Shortly after Terri Schiavo's death on Thursday, her parents released a stunning statement to the press:
"We apologize for what we’ve done. We now realize it was a deluded, selfish move on our part, and that rather than extending Terri's life, our many legal wranglings over the years merely extended her death."
Early Friday morning, Pope John Paul II made a deathbed confession; it is quoted verbatim below:
"I want to apologize to all those affected by the many years of child sexual abuse — and subsequent cover-ups by the Catholic Church.
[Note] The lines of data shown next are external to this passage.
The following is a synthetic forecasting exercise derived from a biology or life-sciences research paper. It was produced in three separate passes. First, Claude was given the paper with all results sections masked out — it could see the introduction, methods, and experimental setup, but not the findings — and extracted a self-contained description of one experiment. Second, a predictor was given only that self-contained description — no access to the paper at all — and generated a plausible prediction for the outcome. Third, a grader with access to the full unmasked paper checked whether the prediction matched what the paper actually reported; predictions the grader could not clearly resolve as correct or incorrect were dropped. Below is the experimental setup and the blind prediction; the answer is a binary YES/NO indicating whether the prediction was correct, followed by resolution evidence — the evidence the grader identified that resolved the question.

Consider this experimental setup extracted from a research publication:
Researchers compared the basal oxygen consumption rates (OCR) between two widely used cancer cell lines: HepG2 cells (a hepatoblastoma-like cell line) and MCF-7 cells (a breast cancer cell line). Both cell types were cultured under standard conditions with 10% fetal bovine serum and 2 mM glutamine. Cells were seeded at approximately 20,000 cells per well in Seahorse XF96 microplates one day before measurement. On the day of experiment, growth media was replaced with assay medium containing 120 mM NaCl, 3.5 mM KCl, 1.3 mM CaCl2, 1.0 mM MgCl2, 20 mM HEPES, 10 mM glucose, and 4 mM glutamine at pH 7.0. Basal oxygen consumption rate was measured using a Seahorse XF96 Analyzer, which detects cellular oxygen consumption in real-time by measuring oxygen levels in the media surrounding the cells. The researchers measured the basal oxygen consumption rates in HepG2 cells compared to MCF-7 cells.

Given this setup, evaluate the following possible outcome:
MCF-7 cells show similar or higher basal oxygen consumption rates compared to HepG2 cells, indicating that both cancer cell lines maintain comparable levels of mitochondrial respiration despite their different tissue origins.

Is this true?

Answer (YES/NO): NO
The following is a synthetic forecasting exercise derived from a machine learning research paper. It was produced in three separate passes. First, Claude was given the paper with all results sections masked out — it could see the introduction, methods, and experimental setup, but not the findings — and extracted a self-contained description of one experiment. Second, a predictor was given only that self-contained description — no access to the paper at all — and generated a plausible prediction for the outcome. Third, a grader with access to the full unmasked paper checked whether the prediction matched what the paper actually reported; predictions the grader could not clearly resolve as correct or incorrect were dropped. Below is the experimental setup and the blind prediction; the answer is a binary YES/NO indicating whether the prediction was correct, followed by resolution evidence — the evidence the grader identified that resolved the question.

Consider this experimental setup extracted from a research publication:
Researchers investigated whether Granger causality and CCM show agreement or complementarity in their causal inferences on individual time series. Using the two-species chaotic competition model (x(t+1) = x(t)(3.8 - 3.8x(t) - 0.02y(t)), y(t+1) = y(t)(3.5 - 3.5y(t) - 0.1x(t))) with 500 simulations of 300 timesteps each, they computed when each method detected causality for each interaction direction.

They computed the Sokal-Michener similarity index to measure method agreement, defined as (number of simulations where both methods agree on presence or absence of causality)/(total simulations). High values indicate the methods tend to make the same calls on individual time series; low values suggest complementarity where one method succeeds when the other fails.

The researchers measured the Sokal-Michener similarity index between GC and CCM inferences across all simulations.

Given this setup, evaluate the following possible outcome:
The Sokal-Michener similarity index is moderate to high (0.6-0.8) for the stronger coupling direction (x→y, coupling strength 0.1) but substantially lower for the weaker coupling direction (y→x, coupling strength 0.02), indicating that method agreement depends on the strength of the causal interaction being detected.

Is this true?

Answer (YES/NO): NO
I also want to acknowledge an error in our interpretation of Scripture: The Catholic Church will no longer oppose birth control; as a matter of fact, in view of AIDS, overpopulation, and worldwide poverty, we now encourage it."
From Reuters News (Baghdad) — Late last night, after a long harmonious meeting among the recently elected Iraqi counsel members — they released the following statement regarding the future of their nation:
"We want to assure the world and the people of Iraq that Shiite, Sunni, and Kurd representatives will continue to cooperate in the spirit of democracy and nationalistic brotherly love. We have voted to form a new constitution based on that of the United States, and promise that a separation of Church and State will be of paramount importance in our political future."
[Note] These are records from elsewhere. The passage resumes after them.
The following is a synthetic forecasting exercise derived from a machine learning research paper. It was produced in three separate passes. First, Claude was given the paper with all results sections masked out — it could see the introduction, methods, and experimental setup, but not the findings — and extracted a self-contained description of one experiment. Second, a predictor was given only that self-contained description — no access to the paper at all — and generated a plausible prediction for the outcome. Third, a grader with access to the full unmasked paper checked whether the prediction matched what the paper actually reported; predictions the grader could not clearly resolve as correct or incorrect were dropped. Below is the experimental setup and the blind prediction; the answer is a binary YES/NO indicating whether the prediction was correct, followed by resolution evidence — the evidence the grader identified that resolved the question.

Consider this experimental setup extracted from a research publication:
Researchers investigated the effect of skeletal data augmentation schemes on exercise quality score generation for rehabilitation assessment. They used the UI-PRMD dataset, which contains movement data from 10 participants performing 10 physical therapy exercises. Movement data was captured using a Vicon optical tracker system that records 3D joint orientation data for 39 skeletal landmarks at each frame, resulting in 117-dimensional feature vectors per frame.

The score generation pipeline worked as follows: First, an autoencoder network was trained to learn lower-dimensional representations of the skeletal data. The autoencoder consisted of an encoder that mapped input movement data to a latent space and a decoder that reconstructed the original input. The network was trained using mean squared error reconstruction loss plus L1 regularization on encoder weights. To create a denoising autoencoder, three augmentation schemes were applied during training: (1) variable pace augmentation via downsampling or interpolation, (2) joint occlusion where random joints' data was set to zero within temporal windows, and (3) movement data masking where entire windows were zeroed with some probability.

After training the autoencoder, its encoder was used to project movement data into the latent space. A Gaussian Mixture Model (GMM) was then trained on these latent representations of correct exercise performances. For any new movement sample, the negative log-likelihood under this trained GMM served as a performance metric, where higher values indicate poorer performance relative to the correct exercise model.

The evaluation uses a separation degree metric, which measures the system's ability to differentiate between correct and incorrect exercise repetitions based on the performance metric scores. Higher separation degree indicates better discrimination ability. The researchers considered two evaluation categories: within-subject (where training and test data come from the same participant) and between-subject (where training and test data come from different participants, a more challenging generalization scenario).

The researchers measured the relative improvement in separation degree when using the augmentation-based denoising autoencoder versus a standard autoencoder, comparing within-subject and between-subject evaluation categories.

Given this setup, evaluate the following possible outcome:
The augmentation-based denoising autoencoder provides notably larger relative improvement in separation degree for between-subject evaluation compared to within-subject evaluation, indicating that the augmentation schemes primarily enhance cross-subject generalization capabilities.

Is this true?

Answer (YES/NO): YES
From The Houston Chronicle, 3/31/05 - Late on Thursday, in a letter delivered simultaneously to The Houston Chronicle and the Speaker of the House, Rep. Tom DeLay apologized to the people of the United States in a resignation letter. In part, the letter said:
"Having been disgraced by an ethics investigation into my many political monetary pay-offs over the years — coupled with the recent news that I authorized the discontinuation of care of my terminally ill elderly father while opportunistically beating my chest over Terri whats-her-name's right to live as a vegetable, I will resign immediately; and furthermore, I promise to leave the public stage, crawl under a rock, and kill myself for the betterment of humankind in general. I'm sorry, but I hope that drilling a series of 1/4 inch holes into my forehead with a power drill can partially redeem the damage I've done to my office, the American public, and the people of Texas."